The coauthor of Chicka, Chicka 1, 2, 3 and other titles was teaching in Ukraine on a Fulbright Scholarship before being relocated to Warsaw, where he now helps resettle Ukrainian refugees.

It was another sleepless night for children’s author Michael Sampson. These days, he jumps at every text message and lies restless with worry and guilt.

Michael Sampson's friend sent him a picture of him,
his wife, and cat in a bomb shelter.
All photos courtesy of Michael Sampson

“I have a warm apartment with food and water, and I shudder to think of children and parents in Ukraine who may not have gas or electricity and are surrounded by the sounds and pounding of war and Russian forces,” Sampson wrote in an email to SLJ from an apartment in Warsaw, Poland, where he was relocated from his Fulbright Scholar assignment in Dnipro, Ukraine. “I wake at every text message, afraid of new negative developments in the war. All my Fulbright colleagues report the same. We worry about our friends left behind in Ukraine and feel guilty that we are not there to support them.”

Sampson had spoken with SLJ the day before. But when morning came, he had more to share—more thoughts on the war, more news from those still in Ukraine or who have just fled, more hope that telling these stories could somehow help.

The author—who has co-authored many books with Bill Martin Jr., including Chicka Chicka 1, 2, 3The Bill Martin Jr Big Book of Poetry, and the forthcoming Armadillo Antics—chose Ukraine as his Fulbright location because his wife’s family is from there. She and their 12-year-old daughter joined him in Dnipro.
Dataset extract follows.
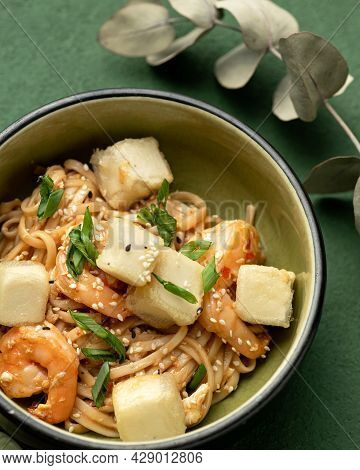 Oriental Noodles Or Spaghetti With Shrimp Vegetables And Sesame Seeds. Close-up Of Bowl With Asian F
Sampson on his first day at Dnipro
National University in Ukraine.

In Ukraine, Sampson taught a class at Dnipro National University. As part of his research project, he also worked with teachers and children in second through eighth grade to teach English with new strategies that he developed using children’s books. Throughout his time in Ukraine and now Poland, he also has taught an online course at St. John’s University.

In November, Sampson was concerned when the U.S. State Department issued warnings of Russian troops amassing along the Ukraine border. But the Ukrainian people he knew were not concerned. Troops had been there since Russia annexed Crimea in 2014, they told him; nothing would happen.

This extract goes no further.